I never went back to him. I didn't feel ready for such drastic measures. I told myself that once I got settled in Temple I'd visit a doctor here, at Scott and White, and get a second opinion. I had heard such good things about S&W, and was looking forward to being near such a top-notch healthcare facility.
I have been waiting to get into a doctor for several weeks. I had a get-acquainted appointment scheduled for Oct. 1. But this week my "good knee," the right one, totally failed me! It was so painful that I even had trouble just walking around the house, without hanging on to furniture or walls. So I called the doctor's office yesterday morning, the one I had an October appointment with, and asked if I could possibly get in that same day to see my doctor, since I was in pain. "Of course!" I was told. Wow! That's a different response than I was used to from Albuquerque.
So around 11:00 a.m. I was sitting in Dr. N's examining room. She is a young, smart and competent physician. (Dan has already been seeing her.) We talked about my history. She told me that based on that history, she'd forgo taking x-rays that day, because it was clear what my problem was. She asked me if I'd ever had cortisone injections, and I told her about my one-time experience. She was pleased to hear that it had been so effective for a fairly long time.

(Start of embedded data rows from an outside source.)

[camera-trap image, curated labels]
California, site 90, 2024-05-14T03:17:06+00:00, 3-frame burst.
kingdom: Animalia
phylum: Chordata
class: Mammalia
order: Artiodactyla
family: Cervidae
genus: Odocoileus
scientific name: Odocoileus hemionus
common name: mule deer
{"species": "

She suggested that we treat both knees, once again, with cortisone and see how they do. She said that as long as I can get by without pain, with no more than three injections per knee per year, it might be best to put off surgery - though, of course, it would be my choice. Her reasons sounded logical: Every year sees an advance in artificial joint research and development and, therefore, better products become available; and, since there is a predicted life-span for the artificial joints, the longer I wait, the better chance there is that I would not need a re-do on them at sometime down the road.
If you know me at all you know I have a terrible needle phobia, but I agreed to the treatment. That must tell you how badly my right knee was hurting. Dr. N was very skilled, and the injections didn't really hurt too much, but, due to my phobia, I was light-headed afterward. I was glad that Dan was with me so he could drive me home.
Dr. N told me the cycle I should expect. Yesterday I would feel some relief, only because there was some numbing medicine included in the injection. Today and tomorrow I would probably be hurting again, since the steroid wouldn't yet be fully effective. But by Friday or Saturday both knees should feel good. It's only the next day, and already I'm feeling much, much better. I'm actually back to my brand of "normal", which isn't great, but which is what I'm used to dealing with. So I think my prospects of getting even more relief over the next few days is very good.